I'm sure experiences will vary doing that, however, I would not carry any cat in the car unless it is locked in a pet carrier. Reason being primarily that cat pee NEVER comes out of the carpet in your car. Also because if they freak out over something they may try to claw through you trying to get out of a window. I saw that happen once. Not pretty.


----------



## ronbre (Apr 26, 2009)

yeah cats can JUMP better than **** or possum so a JUMP on something too slick to climb should work..but even with my ground level cat door I have never had a wild animal come thru it..but it leads into an enclosed porch NOT straight into our house..we leave food and water in the porch but only a small amount, so it doesn't draw in any wild critters.


----------



## MushCreek (Jan 7, 2008)

I can hang a platform on the wall, so nothing to climb.


----------



## jlrbhjmnc (May 2, 2010)

FarmerRob said:


> I'm sure experiences will vary doing that, however, I would not carry any cat in the car unless it is locked in a pet carrier. Reason being primarily that cat pee NEVER comes out of the carpet in your car. Also because if they freak out over something they may try to claw through you trying to get out of a window.
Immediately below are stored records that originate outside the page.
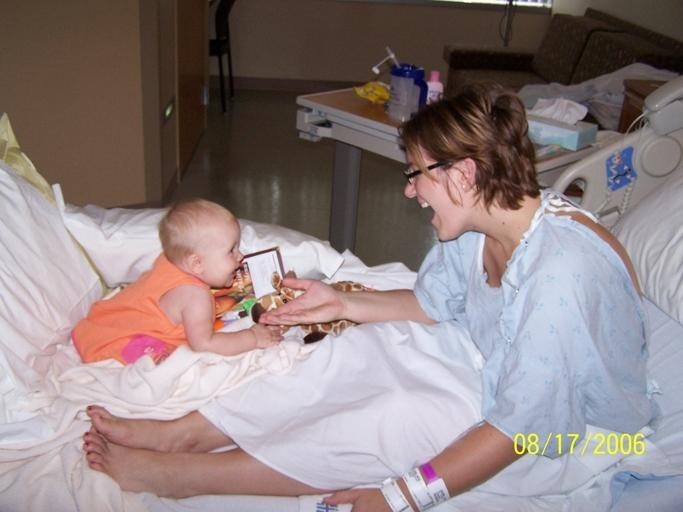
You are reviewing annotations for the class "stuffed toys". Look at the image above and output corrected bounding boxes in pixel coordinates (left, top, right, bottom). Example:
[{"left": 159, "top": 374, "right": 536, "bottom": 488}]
[{"left": 252, "top": 271, "right": 380, "bottom": 344}]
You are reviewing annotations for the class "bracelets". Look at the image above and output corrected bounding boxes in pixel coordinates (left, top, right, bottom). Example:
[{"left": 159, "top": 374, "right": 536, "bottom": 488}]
[
  {"left": 400, "top": 468, "right": 433, "bottom": 512},
  {"left": 378, "top": 477, "right": 415, "bottom": 512},
  {"left": 420, "top": 462, "right": 449, "bottom": 506}
]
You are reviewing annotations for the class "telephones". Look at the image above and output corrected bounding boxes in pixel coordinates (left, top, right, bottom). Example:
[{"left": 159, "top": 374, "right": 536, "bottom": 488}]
[{"left": 642, "top": 75, "right": 683, "bottom": 137}]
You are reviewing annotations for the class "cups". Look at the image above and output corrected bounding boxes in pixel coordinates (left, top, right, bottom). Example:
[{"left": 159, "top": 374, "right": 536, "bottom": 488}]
[{"left": 387, "top": 63, "right": 429, "bottom": 124}]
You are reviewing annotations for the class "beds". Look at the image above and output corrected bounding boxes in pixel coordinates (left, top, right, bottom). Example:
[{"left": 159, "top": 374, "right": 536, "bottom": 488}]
[{"left": 0, "top": 116, "right": 683, "bottom": 512}]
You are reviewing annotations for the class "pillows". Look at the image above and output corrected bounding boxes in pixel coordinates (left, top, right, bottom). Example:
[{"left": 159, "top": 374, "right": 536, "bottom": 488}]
[
  {"left": 609, "top": 162, "right": 683, "bottom": 324},
  {"left": 1, "top": 113, "right": 106, "bottom": 404},
  {"left": 532, "top": 13, "right": 623, "bottom": 85},
  {"left": 56, "top": 181, "right": 342, "bottom": 289},
  {"left": 570, "top": 30, "right": 672, "bottom": 86}
]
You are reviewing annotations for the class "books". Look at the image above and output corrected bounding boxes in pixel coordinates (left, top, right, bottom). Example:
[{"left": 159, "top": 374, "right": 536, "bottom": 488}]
[{"left": 207, "top": 245, "right": 286, "bottom": 335}]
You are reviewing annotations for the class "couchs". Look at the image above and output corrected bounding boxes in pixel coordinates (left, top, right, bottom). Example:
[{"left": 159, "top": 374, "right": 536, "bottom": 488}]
[{"left": 441, "top": 7, "right": 683, "bottom": 97}]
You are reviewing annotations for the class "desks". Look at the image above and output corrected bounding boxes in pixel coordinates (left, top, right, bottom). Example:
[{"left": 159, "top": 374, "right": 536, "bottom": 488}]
[{"left": 295, "top": 80, "right": 593, "bottom": 257}]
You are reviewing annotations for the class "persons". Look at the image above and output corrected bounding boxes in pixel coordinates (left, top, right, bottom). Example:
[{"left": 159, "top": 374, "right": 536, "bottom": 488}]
[
  {"left": 67, "top": 196, "right": 284, "bottom": 369},
  {"left": 84, "top": 80, "right": 653, "bottom": 512}
]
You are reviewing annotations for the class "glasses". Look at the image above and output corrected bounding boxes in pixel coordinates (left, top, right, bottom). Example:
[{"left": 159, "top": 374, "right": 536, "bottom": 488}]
[{"left": 401, "top": 159, "right": 447, "bottom": 184}]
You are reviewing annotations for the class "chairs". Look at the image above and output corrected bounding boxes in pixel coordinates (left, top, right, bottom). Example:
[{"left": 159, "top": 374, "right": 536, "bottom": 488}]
[{"left": 209, "top": 0, "right": 235, "bottom": 111}]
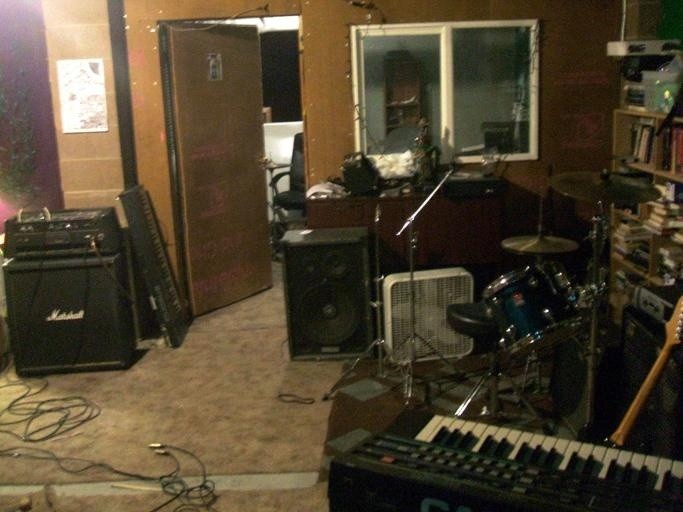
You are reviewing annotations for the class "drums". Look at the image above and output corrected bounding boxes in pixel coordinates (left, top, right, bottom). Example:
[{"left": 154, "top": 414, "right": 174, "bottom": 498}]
[
  {"left": 540, "top": 261, "right": 593, "bottom": 329},
  {"left": 483, "top": 265, "right": 586, "bottom": 367}
]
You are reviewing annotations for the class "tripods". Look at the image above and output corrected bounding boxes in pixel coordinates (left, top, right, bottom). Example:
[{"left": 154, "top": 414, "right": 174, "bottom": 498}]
[
  {"left": 319, "top": 235, "right": 401, "bottom": 402},
  {"left": 383, "top": 184, "right": 465, "bottom": 415}
]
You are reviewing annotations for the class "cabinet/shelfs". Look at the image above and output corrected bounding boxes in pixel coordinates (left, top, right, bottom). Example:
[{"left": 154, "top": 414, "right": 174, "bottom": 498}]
[
  {"left": 605, "top": 107, "right": 680, "bottom": 458},
  {"left": 384, "top": 59, "right": 422, "bottom": 140}
]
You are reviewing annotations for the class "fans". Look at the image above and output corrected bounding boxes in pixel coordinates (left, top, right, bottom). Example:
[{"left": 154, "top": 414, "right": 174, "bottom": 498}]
[{"left": 382, "top": 268, "right": 475, "bottom": 366}]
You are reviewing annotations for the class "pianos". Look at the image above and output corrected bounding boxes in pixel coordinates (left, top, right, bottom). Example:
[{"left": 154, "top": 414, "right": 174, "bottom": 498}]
[
  {"left": 327, "top": 402, "right": 683, "bottom": 512},
  {"left": 118, "top": 183, "right": 191, "bottom": 348}
]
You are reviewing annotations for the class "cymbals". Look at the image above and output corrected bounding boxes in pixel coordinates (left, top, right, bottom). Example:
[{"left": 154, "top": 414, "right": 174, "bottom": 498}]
[
  {"left": 499, "top": 234, "right": 579, "bottom": 254},
  {"left": 548, "top": 169, "right": 662, "bottom": 205}
]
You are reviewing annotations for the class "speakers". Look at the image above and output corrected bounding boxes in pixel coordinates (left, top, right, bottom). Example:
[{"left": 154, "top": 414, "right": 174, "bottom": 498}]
[
  {"left": 280, "top": 227, "right": 373, "bottom": 364},
  {"left": 1, "top": 253, "right": 140, "bottom": 376}
]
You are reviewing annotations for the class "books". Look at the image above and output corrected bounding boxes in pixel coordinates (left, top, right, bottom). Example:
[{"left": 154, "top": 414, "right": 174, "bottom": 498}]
[{"left": 606, "top": 118, "right": 682, "bottom": 304}]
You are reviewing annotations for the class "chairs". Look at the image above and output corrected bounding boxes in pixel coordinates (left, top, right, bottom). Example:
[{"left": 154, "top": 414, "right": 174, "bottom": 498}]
[{"left": 268, "top": 133, "right": 306, "bottom": 262}]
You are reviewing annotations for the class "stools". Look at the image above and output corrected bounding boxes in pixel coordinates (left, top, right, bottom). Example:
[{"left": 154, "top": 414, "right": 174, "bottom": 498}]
[{"left": 447, "top": 302, "right": 558, "bottom": 434}]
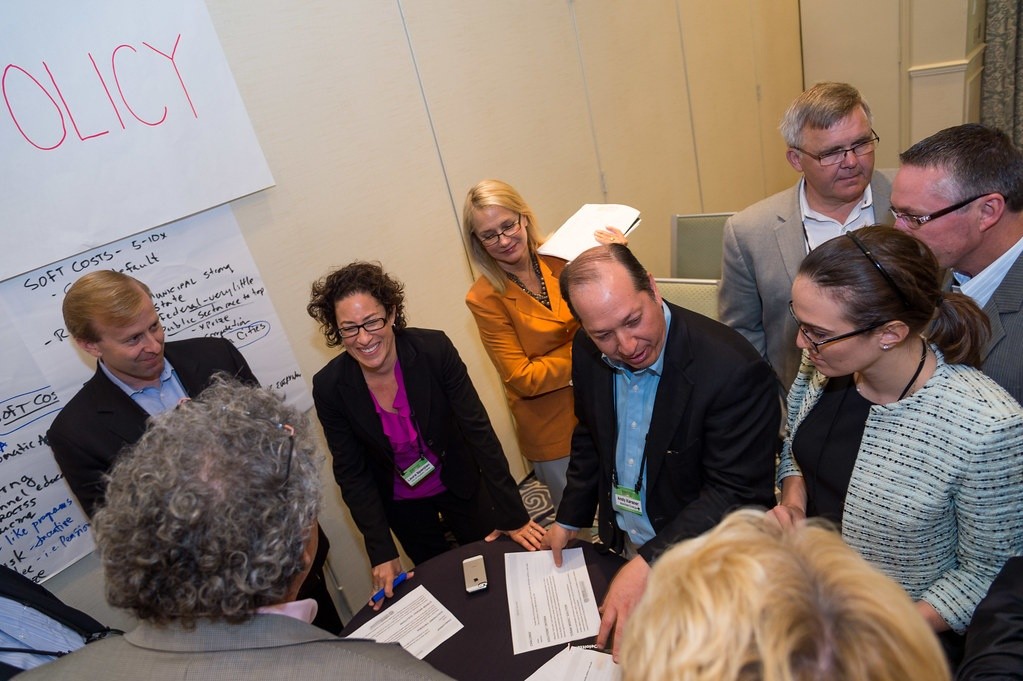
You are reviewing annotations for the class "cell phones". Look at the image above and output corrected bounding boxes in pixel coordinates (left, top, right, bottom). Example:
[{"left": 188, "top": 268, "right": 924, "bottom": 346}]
[{"left": 462, "top": 555, "right": 487, "bottom": 593}]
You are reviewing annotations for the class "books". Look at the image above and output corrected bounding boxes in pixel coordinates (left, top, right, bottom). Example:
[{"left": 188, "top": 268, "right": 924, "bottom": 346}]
[{"left": 535, "top": 202, "right": 642, "bottom": 263}]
I saw that happen once. Not pretty.


We have traveled with our cats a lot. Some were great, others were a big challenge.

FarmerRob is correct: invest in a carrier and make it comfy for Kitty. You can even use a small plastic storage box as a travel litter pan if the crate is sized correctly.

To prepare for a trip, we take the crate apart and line the bottom half with 2 layers of pee pads just in case. Packing tape works to secure the pads to the upper lip of the bottom half of the crate so the pad stays in place and any cleanup is made easier - you just detach the top set of pads, roll them up and tie off into a plastic bag ("Patches" used to wait until we got on the interstate to 1-pee, 2-poo and 3-vomit all in short order. We became expert at making a crate easy to clean). Bring a litter scoop, plastic garbage/grocery bags, paper towels, disposable gloves, pee pads, packing tape and some extra water in a spray bottle. If you are traveling alone, a second crate to contain Kitty during any cleanup is extra insurance - even a cardboard el cheapo could work until you get the mess out of the way and Kitty back in the "good" crate.

Our best traveler, Dixie, is still with us. She tolerated 7-hour drives at least once a month for a long time. She complained the first 50 miles or so - not constantly, but regularly, but then she'd settle down for the duration. Totally do-able.

But the crate is must - you wouldn't want Kitty to dash out of the vehicle and into danger.


----------



## Esteban29304 (Apr 29, 2003)

I don't know whate area of S.C. you are going to live,, but ,,,,

http://video.heraldtribune.com/video/917647911001


----------



## the mama (Mar 1, 2006)

Its like in the Disney movie Monsters, Inc. "mom, there's a gator in the house again".


----------



## MushCreek (Jan 7, 2008)

Esteban29304 said:


> I don't know whate area of S.C. you are going to live,, but ,,,,
> 
> http://video.heraldtribune.com/video/917647911001


Coming from FL, that's no surprise. We're up at the edge of the mountains, almost in NC. Too cold for gators there.


----------



## Esteban29304 (Apr 29, 2003)

I am originally for the upstate area, Spartanburg . Someone did put a gator in a lake up there some years ago.


----------



## julieq (Oct 12, 2008)

Esteban29304 said:


> I am originally for the upstate area, Spartanburg . Someone did put a gator in a lake up there some years ago.


Having a gator come through a pet door would be a pretty awe inspiring event!


----------



## ChickenMiss (Jan 21, 2012)

Wow. That makes me so happy I'm not anywhere near Lake Jessop or other gator infested waters. I think I'd freak if I found a gator in my house.


----------



## MushCreek (Jan 7, 2008)

Almost any body of water in FL can have a gator. We live on a small retention pond, and they show up from time to time. Gators will travel miles, esp. during mating season.


----------